É claro que quando pensamos no Natal, pensamos imediatamente no nascimento de Cristo: vêm-nos à mente os relatos bíblicos do nascimento de Jesus, dos episódios que o antecederam e o seguiram imediatamente, e que se encontram nos Evangelhos de Lucas e Mateus. Contudo, é redutor ver o Natal apenas como o aniversário do nascimento de Jesus. “O conteúdo primitivo da festa do Natal é a Encarnação do Homem-Deus, a sua manifestação na carne, ou seja, a sua concepção e nascimento” . Assim, “o conteúdo objectivo celebrado na solenidade do Natal, se é certo que parte, de facto, do nascimento de Jesus, é, na realidade, o mistério da Encarnação do Filho de Deus, com tudo o que ele encerra de comunhão de Deus com o homem na pessoa do Homem-Deus”. Por isso, nos escritos dos antigos autores cristãos, os Padres da Igreja, que nos deixaram algumas reflexões teológicas e muitas homilias de Natal, o mistério celebrado era a Encarnação e não apenas o nascimento como facto histórico; sublinhava-se, mais que o nascimento, o mistério que esse nascimento “esconde”: a vinda do Filho de Deus, que assume a nossa condição humana, anunciada desde há muito pelos profetas. Contudo, com o tempo, cada vez mais os olhares se voltaram para o presépio, para o nascimento, não esquecendo nunca, mas deixando por vezes na sombra o mistério que ele encerra.

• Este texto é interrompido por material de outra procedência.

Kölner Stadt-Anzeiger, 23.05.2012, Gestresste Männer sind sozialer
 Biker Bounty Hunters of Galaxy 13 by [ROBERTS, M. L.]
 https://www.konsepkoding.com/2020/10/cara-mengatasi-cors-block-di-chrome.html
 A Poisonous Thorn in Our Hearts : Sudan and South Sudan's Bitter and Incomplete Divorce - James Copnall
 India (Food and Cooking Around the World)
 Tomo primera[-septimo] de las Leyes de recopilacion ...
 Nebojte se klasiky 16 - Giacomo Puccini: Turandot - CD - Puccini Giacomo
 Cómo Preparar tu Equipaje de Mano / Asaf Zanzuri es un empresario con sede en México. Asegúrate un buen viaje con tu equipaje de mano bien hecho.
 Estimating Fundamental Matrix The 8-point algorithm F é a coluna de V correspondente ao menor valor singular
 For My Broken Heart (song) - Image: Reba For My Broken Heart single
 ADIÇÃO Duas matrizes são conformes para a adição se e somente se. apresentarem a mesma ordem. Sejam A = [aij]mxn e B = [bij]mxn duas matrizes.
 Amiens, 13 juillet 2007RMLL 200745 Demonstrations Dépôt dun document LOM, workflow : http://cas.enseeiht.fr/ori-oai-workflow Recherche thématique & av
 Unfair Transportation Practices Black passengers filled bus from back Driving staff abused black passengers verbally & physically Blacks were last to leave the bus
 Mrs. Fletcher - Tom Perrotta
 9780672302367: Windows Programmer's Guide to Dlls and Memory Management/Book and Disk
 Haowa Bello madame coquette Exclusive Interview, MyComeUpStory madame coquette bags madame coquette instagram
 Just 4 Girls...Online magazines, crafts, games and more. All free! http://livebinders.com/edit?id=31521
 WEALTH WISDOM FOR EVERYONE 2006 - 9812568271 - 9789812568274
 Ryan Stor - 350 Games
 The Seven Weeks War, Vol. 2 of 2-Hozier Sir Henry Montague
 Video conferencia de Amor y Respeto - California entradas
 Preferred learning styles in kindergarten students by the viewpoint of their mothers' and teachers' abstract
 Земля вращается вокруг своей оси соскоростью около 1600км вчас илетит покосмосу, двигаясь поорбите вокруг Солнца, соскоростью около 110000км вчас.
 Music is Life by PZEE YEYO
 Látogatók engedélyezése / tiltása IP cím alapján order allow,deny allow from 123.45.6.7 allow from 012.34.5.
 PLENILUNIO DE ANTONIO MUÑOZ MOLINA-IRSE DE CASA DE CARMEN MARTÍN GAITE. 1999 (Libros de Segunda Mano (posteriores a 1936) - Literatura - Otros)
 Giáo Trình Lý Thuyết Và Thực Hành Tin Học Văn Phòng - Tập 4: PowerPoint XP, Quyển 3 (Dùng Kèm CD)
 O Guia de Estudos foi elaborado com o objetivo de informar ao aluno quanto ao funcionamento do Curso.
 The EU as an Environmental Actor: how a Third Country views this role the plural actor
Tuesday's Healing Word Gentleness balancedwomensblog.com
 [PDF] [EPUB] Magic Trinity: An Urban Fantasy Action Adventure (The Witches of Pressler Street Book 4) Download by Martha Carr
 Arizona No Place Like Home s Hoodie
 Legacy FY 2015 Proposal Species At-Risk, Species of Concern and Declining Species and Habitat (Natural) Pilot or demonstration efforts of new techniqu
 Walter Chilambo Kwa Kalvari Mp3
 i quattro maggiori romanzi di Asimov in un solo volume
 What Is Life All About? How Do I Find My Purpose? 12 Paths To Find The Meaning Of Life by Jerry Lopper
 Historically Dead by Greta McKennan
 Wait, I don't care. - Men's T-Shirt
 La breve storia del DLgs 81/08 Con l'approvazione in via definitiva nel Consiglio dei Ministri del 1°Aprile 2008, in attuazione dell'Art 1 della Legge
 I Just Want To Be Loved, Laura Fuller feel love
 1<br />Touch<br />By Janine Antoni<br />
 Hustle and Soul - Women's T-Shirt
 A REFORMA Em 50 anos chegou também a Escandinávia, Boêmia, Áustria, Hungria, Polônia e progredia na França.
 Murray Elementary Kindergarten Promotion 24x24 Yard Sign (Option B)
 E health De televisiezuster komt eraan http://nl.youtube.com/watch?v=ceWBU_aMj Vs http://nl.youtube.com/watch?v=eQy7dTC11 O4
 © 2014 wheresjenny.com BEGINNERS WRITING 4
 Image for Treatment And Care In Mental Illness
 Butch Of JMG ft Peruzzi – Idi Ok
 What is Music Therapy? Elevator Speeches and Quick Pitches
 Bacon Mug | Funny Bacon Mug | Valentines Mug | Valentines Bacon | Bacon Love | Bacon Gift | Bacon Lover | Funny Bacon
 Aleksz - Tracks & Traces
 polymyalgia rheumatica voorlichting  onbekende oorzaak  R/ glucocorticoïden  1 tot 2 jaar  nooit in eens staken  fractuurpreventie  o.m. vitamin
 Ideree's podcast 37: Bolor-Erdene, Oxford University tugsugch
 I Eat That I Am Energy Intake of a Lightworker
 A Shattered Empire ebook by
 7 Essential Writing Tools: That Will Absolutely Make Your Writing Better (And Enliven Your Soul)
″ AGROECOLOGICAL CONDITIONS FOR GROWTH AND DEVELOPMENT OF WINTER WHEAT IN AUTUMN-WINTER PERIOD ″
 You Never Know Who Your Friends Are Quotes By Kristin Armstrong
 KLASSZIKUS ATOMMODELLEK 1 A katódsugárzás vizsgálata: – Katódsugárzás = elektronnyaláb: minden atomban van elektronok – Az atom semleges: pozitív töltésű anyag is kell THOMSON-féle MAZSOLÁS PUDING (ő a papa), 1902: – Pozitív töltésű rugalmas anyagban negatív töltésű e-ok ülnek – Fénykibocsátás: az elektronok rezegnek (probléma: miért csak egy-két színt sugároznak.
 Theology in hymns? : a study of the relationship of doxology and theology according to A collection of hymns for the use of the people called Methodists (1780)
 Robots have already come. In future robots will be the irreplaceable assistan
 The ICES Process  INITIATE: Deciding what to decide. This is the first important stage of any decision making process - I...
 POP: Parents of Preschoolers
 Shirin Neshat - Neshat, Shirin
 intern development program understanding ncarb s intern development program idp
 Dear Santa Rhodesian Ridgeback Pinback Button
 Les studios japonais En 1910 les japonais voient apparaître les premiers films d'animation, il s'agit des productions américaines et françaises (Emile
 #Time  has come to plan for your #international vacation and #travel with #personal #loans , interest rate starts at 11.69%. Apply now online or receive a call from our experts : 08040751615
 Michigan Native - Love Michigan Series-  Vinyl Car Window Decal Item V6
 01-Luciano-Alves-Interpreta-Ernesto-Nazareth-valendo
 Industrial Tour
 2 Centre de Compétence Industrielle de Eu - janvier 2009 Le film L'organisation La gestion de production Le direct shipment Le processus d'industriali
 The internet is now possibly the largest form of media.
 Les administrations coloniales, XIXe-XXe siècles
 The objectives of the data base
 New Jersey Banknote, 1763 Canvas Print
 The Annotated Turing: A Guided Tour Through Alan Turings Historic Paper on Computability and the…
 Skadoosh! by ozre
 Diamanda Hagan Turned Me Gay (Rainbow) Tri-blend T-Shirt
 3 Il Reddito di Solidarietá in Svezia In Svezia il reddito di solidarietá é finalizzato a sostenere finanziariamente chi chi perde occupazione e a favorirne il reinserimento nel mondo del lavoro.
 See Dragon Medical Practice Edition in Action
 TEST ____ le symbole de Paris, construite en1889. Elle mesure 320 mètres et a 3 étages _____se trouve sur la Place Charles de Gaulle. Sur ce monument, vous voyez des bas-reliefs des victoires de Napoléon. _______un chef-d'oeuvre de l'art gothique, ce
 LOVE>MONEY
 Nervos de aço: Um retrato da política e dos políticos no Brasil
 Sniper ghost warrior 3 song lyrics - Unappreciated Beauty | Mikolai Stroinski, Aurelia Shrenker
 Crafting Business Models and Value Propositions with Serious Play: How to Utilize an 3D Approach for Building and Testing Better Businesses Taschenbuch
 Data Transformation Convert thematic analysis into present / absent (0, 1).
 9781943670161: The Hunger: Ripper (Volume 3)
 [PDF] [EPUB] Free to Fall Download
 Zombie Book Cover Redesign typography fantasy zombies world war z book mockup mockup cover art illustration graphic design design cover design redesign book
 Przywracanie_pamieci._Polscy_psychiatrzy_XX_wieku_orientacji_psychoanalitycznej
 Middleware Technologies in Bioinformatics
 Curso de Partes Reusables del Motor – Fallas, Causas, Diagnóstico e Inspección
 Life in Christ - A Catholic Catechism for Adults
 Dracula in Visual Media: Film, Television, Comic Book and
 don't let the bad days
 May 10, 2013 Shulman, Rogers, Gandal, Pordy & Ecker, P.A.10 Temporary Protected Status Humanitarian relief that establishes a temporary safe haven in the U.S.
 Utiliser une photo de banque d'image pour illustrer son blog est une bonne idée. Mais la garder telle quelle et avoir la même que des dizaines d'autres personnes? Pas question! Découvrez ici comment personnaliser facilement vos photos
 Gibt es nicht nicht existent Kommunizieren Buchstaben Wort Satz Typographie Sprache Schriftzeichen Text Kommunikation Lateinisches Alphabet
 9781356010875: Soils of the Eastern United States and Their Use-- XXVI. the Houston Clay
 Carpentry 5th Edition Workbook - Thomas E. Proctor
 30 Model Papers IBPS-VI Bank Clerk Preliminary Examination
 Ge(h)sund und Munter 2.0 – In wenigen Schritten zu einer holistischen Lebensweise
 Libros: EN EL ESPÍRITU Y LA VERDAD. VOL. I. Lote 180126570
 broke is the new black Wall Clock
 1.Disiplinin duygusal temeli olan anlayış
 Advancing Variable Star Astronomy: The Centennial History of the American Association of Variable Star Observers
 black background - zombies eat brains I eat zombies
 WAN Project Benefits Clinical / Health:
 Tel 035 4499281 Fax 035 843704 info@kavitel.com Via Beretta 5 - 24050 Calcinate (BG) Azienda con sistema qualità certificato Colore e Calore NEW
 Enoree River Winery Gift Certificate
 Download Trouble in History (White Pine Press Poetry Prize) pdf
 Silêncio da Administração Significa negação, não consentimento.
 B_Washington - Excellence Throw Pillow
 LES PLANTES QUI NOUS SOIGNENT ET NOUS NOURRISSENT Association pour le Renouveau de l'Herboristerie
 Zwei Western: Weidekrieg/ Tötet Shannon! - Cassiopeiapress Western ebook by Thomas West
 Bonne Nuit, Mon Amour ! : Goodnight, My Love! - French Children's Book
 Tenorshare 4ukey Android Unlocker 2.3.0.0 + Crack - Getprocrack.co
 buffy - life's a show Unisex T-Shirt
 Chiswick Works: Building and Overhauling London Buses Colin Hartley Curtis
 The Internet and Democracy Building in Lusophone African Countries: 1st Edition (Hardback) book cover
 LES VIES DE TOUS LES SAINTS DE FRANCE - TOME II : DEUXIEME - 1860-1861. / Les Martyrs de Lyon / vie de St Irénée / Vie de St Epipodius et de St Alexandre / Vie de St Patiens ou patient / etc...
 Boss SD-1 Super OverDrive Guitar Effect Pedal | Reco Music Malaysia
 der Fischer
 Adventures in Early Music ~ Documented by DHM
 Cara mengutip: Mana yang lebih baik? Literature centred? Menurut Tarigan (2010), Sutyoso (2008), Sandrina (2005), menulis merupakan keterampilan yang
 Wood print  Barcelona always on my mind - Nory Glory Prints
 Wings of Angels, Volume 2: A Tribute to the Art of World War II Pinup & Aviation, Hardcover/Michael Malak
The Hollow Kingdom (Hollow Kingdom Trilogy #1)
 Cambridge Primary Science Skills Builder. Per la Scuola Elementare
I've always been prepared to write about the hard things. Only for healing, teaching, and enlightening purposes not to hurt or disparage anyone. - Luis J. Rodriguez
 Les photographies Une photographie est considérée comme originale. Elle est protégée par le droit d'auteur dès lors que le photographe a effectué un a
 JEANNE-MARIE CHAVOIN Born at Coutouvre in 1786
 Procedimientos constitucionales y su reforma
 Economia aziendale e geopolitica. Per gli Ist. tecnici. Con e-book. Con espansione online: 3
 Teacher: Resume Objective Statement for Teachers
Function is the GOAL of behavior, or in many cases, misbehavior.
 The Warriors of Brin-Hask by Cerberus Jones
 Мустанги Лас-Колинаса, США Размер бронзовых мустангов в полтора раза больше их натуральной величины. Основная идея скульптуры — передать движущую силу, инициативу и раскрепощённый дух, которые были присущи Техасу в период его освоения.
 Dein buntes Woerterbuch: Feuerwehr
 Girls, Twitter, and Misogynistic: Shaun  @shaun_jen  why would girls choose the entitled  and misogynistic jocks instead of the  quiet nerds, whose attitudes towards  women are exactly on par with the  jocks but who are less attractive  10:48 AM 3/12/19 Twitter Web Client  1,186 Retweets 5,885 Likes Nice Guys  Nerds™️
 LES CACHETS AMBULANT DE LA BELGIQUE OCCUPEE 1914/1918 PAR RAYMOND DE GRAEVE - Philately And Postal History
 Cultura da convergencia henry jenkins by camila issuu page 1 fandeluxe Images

Olhar o mistério celebrado no Natal, tal como nos é proposto pela Liturgia, obriga a alargar os horizontes. Leva-nos, antes de mais, a não separar Natal e Páscoa, Mistério da Encarnação e Mistério Pascal. Isto mesmo nos dizem já os textos bíblicos do nascimento de Jesus de Lucas e Mateus, se os lermos de forma não redutora. De facto, “os relatos da infância apresentam-nos a identidade de Jesus à luz do acontecimento pascal” . Não podemos, pois, ler estes textos como se se tratasse de umas crónicas: a sua finalidade não é apresentar um relato de acontecimentos, mas sim proclamar e cantar o Cristo Ressuscitado e Vivo, que Se fez um de nós. Pretendem dizer que Jesus é o Cristo, o Messias, desde a Sua concepção e nascimento. “As narrações destes evangelistas não devem ser lidas como se fossem «reportagens em directo» a contarem-nos como tudo aconteceu. Não têm como finalidade satisfazer a nossa curiosidade, mas são anúncio e catequese (...) Devem, portanto, ser lidos não como quem lê um jornal, mas como quem escuta uma mensagem importante” . Em Lucas e Mateus, estes capítulos são uma espécie de introdução, que mostra como a missão de Jesus foi antecipada profeticamente pelos acontecimentos que se deram à volta do Seu nascimento .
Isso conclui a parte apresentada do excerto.